The usual crazy hill bag celebration

Saturday 14 September: Mt Mavis – L/R. Leader: Ian (the granite hunter) W.

Further Information

Ian put on a private trip to Mt Mavis. I said I’d sulk if he didn’t include me. As it turned out, my presence helped towards balancing the gender ratio and increased the average age of the party.

Mt Mavis is a local name used by the Canberra Bushwalking Club. It’s SH1711 on the Rendezvous Creek 1:25000 topographic map. Enormous views are the reward for the effort in summiting it. Although not an official name, it appears in the CBC ACT Percys list as a 3 pointer and would be the 11th highest high hill in the ACT.

Many goals amongst the party members, including hill bagging, geocache finding and having a good time in the bush. My goals were to achieve the top and, once there, to get home.

My previous visits 23 Sep 06, 17 Jun 08, 24 Nov 09, 2 Apr 11, 20 May 14 and 10 Apr 18.


Distance: 17.00km | Climb: 1100m | Time: 7.30am – 5.20pm (9hrs 50mins), including 55 mins of breaks | Grading: L/R; VH(15)


Photographs are available, where you can start a large sized slideshow.


Waypoint and Track Files

Download the gpx file for this trip (if your browser does not automatically download the file, it will open the gpx file in a new window and you can then save it). To use in Google Earth, do File, Open… and select Gps or All files as the File Type.

Track Notes

A glorious Spring day (except for the need for rain) and we set off from the  Nursery Swamp car park in the Orroral Valley at 7.30am. An uneventful trip across to Rendezvous Creek (except for several of us in the lead at various times momentarily losing the footpad). As we descended to the creek, the first view of Mt Mavis made us gulp.
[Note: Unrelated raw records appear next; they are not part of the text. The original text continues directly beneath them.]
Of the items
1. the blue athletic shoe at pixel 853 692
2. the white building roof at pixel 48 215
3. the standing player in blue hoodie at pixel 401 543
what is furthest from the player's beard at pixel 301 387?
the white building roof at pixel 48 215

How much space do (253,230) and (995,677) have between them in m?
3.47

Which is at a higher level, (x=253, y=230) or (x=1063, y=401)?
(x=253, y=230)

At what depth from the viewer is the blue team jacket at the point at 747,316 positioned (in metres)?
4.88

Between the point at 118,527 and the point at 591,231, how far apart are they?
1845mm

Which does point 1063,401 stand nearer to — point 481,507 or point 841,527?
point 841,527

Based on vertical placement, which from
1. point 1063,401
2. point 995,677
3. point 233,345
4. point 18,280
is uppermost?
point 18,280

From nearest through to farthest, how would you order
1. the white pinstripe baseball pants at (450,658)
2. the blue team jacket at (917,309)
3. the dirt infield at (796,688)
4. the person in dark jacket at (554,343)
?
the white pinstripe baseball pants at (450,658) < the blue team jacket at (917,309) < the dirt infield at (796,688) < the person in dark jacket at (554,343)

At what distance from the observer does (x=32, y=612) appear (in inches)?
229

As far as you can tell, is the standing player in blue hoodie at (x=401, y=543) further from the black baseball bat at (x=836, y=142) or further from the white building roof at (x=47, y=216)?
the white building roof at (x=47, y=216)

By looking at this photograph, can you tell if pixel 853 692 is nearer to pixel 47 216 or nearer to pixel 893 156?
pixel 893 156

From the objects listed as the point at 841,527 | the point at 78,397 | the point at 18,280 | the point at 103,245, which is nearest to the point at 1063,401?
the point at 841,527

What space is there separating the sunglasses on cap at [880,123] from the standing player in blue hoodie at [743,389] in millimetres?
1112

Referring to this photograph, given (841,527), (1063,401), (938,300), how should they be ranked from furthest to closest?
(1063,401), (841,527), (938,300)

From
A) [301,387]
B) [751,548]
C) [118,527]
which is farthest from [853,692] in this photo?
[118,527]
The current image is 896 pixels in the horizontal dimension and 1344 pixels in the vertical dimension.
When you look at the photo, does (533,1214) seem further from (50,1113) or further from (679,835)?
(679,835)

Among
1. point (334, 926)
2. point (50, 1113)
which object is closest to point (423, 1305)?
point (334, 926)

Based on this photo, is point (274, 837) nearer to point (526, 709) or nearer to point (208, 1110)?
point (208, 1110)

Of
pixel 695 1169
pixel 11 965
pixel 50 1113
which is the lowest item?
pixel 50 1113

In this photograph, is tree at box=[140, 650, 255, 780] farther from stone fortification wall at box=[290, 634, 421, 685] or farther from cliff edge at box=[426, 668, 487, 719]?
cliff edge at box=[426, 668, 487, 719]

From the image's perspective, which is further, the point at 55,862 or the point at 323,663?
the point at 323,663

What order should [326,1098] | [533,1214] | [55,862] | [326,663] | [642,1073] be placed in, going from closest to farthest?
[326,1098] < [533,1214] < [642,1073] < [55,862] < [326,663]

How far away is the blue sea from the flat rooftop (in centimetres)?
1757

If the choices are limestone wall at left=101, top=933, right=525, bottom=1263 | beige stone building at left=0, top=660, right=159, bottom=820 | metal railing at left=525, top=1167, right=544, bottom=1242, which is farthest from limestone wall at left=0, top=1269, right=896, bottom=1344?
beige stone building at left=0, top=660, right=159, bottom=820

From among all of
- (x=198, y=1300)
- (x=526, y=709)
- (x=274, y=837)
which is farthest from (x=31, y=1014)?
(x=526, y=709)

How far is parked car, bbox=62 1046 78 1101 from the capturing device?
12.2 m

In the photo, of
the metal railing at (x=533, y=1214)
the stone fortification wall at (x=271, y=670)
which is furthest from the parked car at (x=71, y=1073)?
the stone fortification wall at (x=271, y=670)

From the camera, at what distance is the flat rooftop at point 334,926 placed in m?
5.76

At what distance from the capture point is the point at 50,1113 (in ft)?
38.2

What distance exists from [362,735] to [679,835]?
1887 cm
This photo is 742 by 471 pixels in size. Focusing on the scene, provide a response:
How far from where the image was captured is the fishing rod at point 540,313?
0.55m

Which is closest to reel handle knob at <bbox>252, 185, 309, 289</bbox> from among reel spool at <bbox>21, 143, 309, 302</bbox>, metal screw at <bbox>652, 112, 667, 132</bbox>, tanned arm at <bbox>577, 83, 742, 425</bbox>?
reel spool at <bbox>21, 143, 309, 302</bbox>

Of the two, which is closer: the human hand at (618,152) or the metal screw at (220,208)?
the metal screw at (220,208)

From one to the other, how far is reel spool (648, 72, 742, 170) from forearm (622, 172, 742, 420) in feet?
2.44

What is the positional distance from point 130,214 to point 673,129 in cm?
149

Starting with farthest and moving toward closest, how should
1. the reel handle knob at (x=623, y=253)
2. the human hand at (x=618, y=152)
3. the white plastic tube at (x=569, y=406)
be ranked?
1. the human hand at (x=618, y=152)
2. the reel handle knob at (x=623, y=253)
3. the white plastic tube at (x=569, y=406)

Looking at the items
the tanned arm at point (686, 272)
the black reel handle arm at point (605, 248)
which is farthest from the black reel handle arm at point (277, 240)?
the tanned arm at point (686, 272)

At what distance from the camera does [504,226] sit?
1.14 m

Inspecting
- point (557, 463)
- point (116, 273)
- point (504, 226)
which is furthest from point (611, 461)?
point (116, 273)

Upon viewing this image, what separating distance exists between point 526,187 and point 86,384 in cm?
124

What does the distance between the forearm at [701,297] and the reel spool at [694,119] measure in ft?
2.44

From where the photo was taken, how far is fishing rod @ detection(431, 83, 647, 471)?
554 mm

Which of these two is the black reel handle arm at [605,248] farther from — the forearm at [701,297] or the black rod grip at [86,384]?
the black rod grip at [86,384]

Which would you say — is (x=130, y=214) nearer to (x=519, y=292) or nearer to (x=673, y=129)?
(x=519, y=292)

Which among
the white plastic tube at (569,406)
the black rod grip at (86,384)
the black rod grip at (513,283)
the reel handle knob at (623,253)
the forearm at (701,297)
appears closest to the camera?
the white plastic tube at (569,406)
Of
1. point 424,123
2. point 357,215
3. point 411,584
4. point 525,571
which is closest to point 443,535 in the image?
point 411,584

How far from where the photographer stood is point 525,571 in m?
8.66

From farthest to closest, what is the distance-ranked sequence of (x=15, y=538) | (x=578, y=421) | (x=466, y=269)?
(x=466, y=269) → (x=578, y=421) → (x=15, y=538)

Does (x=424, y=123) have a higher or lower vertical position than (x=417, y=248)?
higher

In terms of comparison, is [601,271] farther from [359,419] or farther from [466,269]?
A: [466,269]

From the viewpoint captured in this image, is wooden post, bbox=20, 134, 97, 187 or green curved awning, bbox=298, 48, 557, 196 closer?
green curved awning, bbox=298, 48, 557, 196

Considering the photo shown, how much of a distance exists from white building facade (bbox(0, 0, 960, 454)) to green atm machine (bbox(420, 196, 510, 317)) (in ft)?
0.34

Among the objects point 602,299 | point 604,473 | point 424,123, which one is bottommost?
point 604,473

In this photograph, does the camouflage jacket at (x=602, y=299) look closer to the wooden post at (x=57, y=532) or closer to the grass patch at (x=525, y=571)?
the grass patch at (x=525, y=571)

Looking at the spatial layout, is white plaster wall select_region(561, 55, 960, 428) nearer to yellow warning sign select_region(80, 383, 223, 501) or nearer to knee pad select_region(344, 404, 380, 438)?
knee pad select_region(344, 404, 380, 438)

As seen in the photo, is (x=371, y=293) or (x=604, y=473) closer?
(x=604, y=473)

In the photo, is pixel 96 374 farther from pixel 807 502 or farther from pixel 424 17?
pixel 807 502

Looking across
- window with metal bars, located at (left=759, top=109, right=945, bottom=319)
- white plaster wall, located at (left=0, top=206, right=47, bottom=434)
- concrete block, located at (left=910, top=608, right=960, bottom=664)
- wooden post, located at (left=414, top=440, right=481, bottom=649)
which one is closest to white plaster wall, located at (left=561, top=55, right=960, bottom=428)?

View to Mt Mavis as we near Rendezvous Creek

We crossed the creek.

Crossing Rendezvous Creek

The remains of the bridge were nearby.

Rendezvous Creek bridge site

A pause for morning tea after the leg in of 5.2km in 1hr 40mins.

The gruelling 630vm climb began at 9.25am.

Climbing to Mt Mavis at 1140m

A pause at 1340m

Snow Gum saplings at 1440m

Ian took us a little east of the usual route, so that we could examine some ‘bonus granite’.

Ian and Elena in some bonus granite at 1560m

Passing through the bonus granite at 1590m

At last we could imagine that the crest was close and could feel the gentle breeze.

Getting close to Mt Mavis at 1640m

We struggled up through the scrub, crossed over to the SW side of the crest and scrambled up the final approach to the top tor with its minimalist cairn. A leg of 3.3km in 2hrs 50mins.

I reckon the views from here are the best in the Namadgi. On summiting, right in your face is the next rock stack, as a friend said, “big pebbles”.

Rock stack SE of Mt Mavis cairn, Yankee Hats at rear

I’ve never been able to get to this and the trip to the next locally named Mt Herlt on 14 Nov 09 required us to descend towards Middle Creek to get round the enormous tors.

The panoramic views take in the Yankee Hats, Mt Gudgenby, Mt Burbidge, Mt Namadgi, Big Creamy Flats, distant views to Bimberi Peak, the Bimberi and Brindabella Ranges, a view back NW up the Mavis Ridge, Thunder Bluff and Mt Orroral and the ridge across Rendezvous Creek and round to Mt Herlt. Fabulous!

View from Mt Mavis – Next rock stack, Yankee Hats, Mt Gudgenby, Mt Burbidge, Mt Namadgi, Big Creamy Flats

View from Mt Mavis – NW up the Mavis Ridge with token snow

View generally NE from Mt Mavis

View from Mt Mavis – Rendezvous Creek flats, Mt Herlt, rock stack to SE

The others scrambled up.

Scrambling to the top

After taking in the views we enjoyed lunch.


Two of the crazies celebrated in usual style when a hilltop is bagged, then it was time to descend.

Descending from the top tor

We began the return journey at 12.50pm, taking a more easterly route to the usual which turned out to be a bit scrubbier and slower.

Lyrebird nest

Descending at 1290m

But we did find some more nice bonus granite!

Granite at 1240m

At last and thankfully we reached Rendezvous Creek and watered up.

Watering up at Rendezvous Creek

So all that was left was to climb to the saddle, lose ourselves a few more times on the footpad back to the NSWT and down the hill to the cars. Some nice track-side flowers.

Track side flowers on the Nursery Swamp Walking Track

Our return leg was 8.5km in 4hrs 30mins.

A classic, hard Namadgi trip with rewarding views. Thanks for putting it on Ian. Thanks for your company ladies. I shall never go again (until next time).

Track Maps

Track overview

Track 1

Track 2



6 walkers – Meghan B, Robyn H, Lauren O, Elena S, Ian W (leader), me.